Although I previously did an analysis where I listed many clues that suggest that the country setting of Arendelle is located in Norway, since I did that, I have learned some new facts that help to support it further, including the actual town that inspired Arendelle by its name. ;)
The name ‘Arendelle’ is based on the Norwegian town of Arendal, located in the county of Aust-Agder, to the southwest of the Norwegian capital, Oslo. In Norwegian, 'Aren’ is possibly derived from 'ørn’, which means “eagle”, and 'delle’ is derived from 'dal’, which means “valley.”

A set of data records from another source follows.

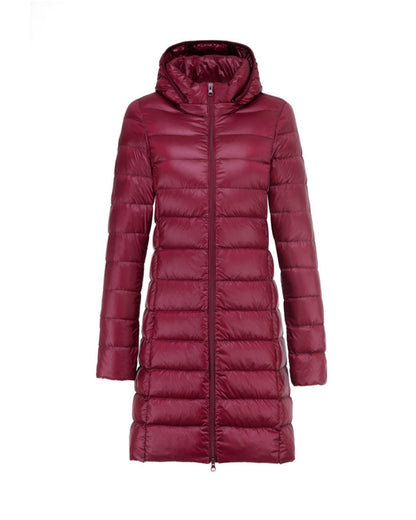 Anwen | Damen leichter Steppmantel mit Kapuze und warmer Fütterung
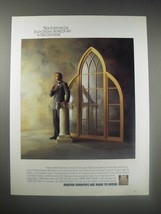 1990 Marvin Windows Ad - Now everyone can enjoy original works of art - £14.78 GBP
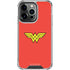 DC Comics Wonder Woman Classic Logo iPhone 16 Pro Clear Case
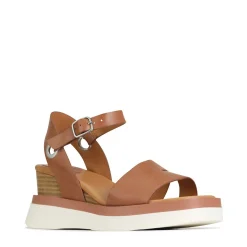 Hot EOS Footwear SASKIA STRAP WEDGE SANDALS LEATHER
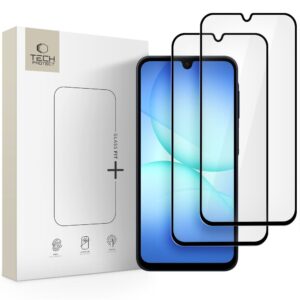 Tech-Protect Glass Fit+ 2-pack tempered glass for Samsung Galaxy A16 4G / 5G / A26 5G / A17 4G / 5G - blackeng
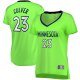 Women's Minnesota Timberwolves Jarrett Culver Fanatics Green Fast Break Replica Jersey - Statement Edition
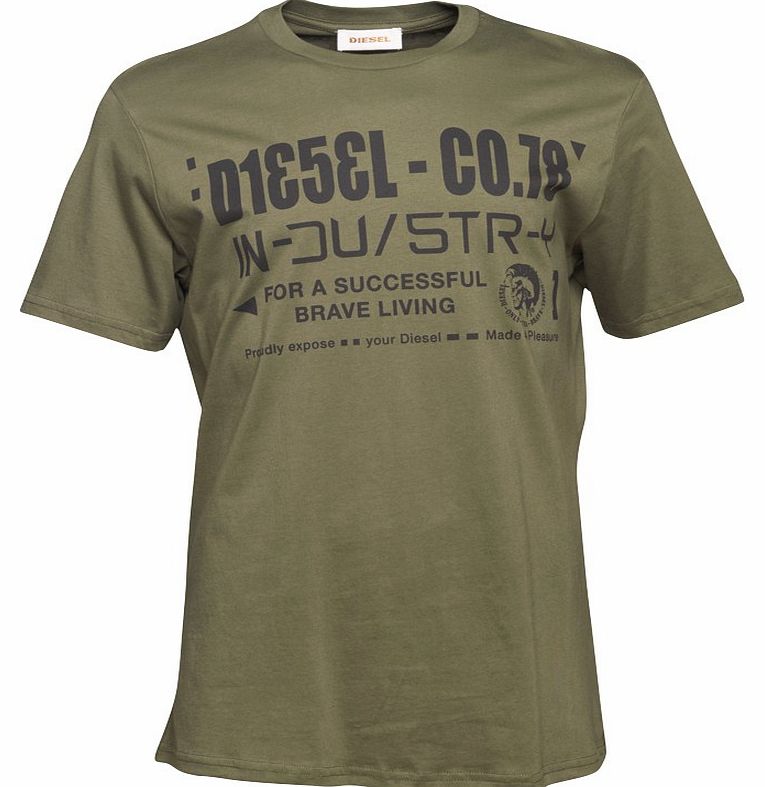 Diesel Mens T-Nuck-R Maglietta T-Shirt 51P Dark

The script says that Kristoff is a Sami boy, and that he and the ice harvesters wear traditional Sami clothing. These Sami (sometimes spelled “Sámi”) people, traditionally known as Lapps in English, are the indigenous Finno-Ugric people inhabiting the Arctic area of Sápmi. This area is located in Northern Europe and stretches over the far northern parts of Scandinavia, including Norway. A common practice of Sami culture is reindeer herding, which would explain how Sven became Kristoff’s pet.

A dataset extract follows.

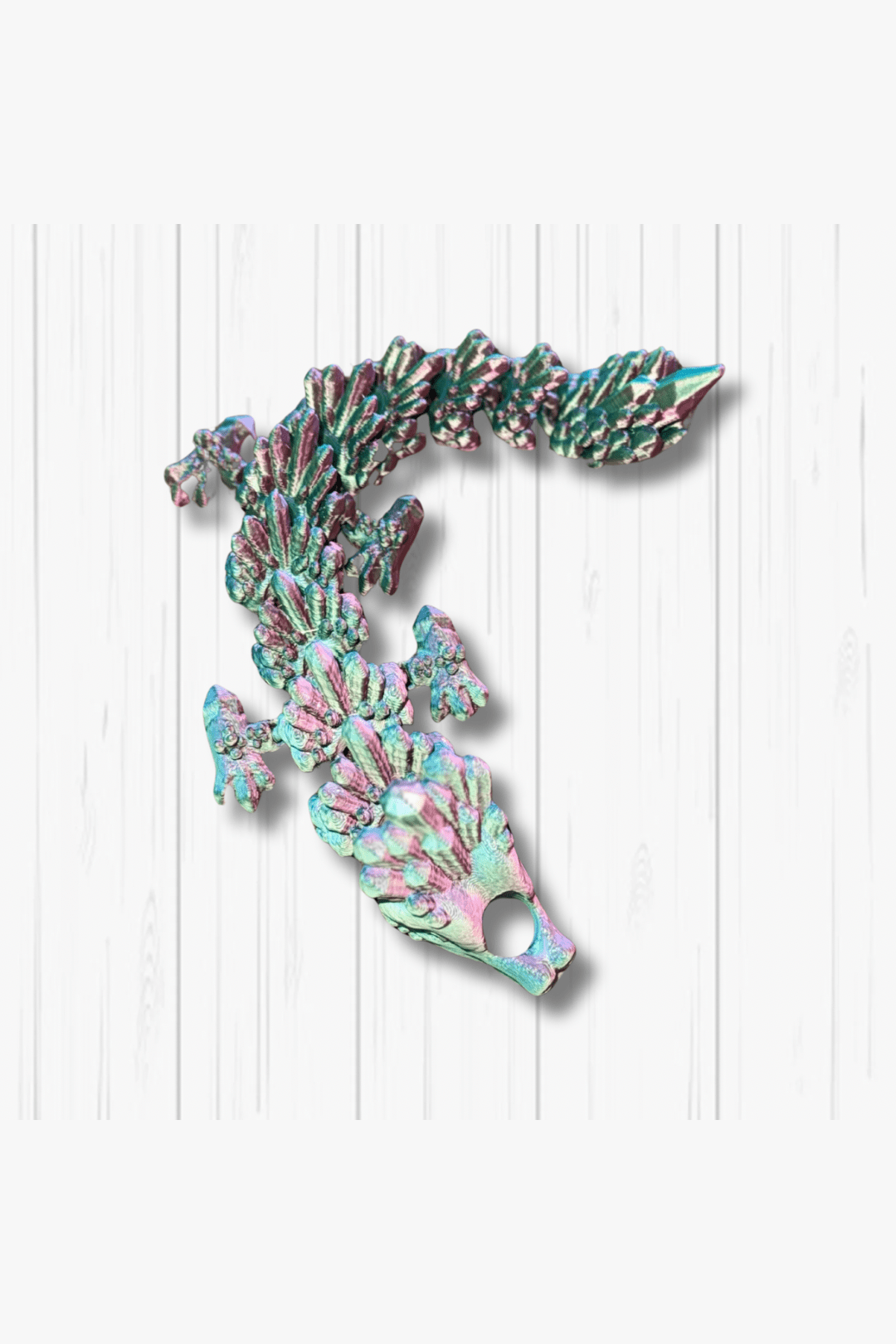 3D Printed Dragon Straw Decor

Throughout Frozen, there is a decoration inscribed in many things, from clothing to architecture to furnishings. This is known as rosemaling (which is Norwegian for “decorative painting”), a decorative folk art that originated in the rural valleys of Norway. It uses stylized flower ornamentation, scrollwork, lining and geometric elements, often in flowing patterns.
Christianity is the largest religion in Norway as well as Denmark. This seems to come into play because the four human characters each have a name translated from or related to the said religion (see this analysis).
Lights in the sky that are clearly the Northern Lights are prominently shown at least twice in the film. Northern Norway is right in the middle of the Northern Lights zone, and the coasts of the Norwegian counties of Troms and Finnmark lay where occurrence is greatest.
There is a heated debate in Norway about how to stack firewood properly, bark up or bark down. This is briefly referenced during the time when Arendelle is covered in snow: two townsmen are seen arguing about how to stack firewood.